The Saskatchewan auditor believes there’s more the Saskatchewan Health Authority (SHA) could do to bring in hard-to-recruit health-care workers quicker.
Auditor Tara Clemett released the second volume of her report for 2022 on Tuesday afternoon, detailing the investigation into the hard-to-recruit health-care positions.
The auditor’s office found there are expected to be 2,200 staff shortages in hard-to-recruit positions over the next five years, including 840 continuing care assistants, 520 registered nurses and 180 medical lab technicians.
The auditor found the authority needs more-targeted plans to fill the gaps.
“The authority needs to determine ways to increase its supply of hard-to-recruit staff in order to fill significant staffing shortages, and ensure it fosters working conditions that encourage staff to stay, especially in roles where it needs them the most,” read the report.
To fix the problems, Clemett said the SHA is going to have to do something new.
“You’re not going to find those staff probably just by doing what we’ve been doing,” said the auditor.
According to the report, the needs include continually measuring which programs are working and which aren’t, and looking at the post-secondary training seats out of the province and student clinical placements to see if they’re a successful part of recruitment strategies.

▸ **Your tasks**:
A - Please output, word for word, the part of the article on the Saskatchewan auditor's findings that opens with the words containing "The auditor’s office" and closes with "read the report.".
B - According to the article on the Saskatchewan auditor's findings, how many registered nurses are expected to be among the staff shortages in hard-to-recruit positions over the next five years?
The material below comes from a different source than the article on the Saskatchewan auditor's findings.

(Records from the dataset)
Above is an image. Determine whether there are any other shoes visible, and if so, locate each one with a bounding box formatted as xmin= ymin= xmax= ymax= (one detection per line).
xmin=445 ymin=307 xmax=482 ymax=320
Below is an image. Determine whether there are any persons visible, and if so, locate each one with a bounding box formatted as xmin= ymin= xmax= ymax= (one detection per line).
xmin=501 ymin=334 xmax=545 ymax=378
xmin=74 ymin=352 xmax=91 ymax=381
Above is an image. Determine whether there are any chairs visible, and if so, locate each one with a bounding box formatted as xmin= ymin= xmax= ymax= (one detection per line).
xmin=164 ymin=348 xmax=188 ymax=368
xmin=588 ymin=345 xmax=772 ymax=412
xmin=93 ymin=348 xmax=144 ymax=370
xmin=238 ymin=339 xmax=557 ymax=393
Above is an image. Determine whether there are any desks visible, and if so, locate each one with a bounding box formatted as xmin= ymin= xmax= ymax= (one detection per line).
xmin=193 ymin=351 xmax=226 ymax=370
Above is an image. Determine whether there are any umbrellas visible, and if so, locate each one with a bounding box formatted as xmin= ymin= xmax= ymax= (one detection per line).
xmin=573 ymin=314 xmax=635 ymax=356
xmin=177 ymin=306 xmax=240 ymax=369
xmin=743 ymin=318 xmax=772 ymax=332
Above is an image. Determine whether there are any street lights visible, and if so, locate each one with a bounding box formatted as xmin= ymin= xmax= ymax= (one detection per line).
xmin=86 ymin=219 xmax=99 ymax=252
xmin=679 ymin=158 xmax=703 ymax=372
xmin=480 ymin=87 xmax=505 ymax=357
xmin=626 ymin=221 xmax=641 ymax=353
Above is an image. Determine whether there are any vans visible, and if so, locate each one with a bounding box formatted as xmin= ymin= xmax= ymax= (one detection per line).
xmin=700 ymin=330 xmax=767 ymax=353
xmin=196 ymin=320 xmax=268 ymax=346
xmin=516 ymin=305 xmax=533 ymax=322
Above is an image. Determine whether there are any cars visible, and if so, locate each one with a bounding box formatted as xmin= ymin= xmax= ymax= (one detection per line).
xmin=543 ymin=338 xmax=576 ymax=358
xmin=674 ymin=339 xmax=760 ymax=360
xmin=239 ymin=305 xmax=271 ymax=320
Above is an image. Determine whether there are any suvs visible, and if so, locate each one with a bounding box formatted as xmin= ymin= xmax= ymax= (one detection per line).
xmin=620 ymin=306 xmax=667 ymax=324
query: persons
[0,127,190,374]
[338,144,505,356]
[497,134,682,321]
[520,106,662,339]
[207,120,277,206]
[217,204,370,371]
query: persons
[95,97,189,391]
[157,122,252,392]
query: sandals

▸ **Responses in order**:
A -
The auditor’s office found there are expected to be 2,200 staff shortages in hard-to-recruit positions over the next five years, including 840 continuing care assistants, 520 registered nurses and 180 medical lab technicians.
The auditor found the authority needs more-targeted plans to fill the gaps.
“The authority needs to determine ways to increase its supply of hard-to-recruit staff in order to fill significant staffing shortages, and ensure it fosters working conditions that encourage staff to stay, especially in roles where it needs them the most,” read the report.

B - 520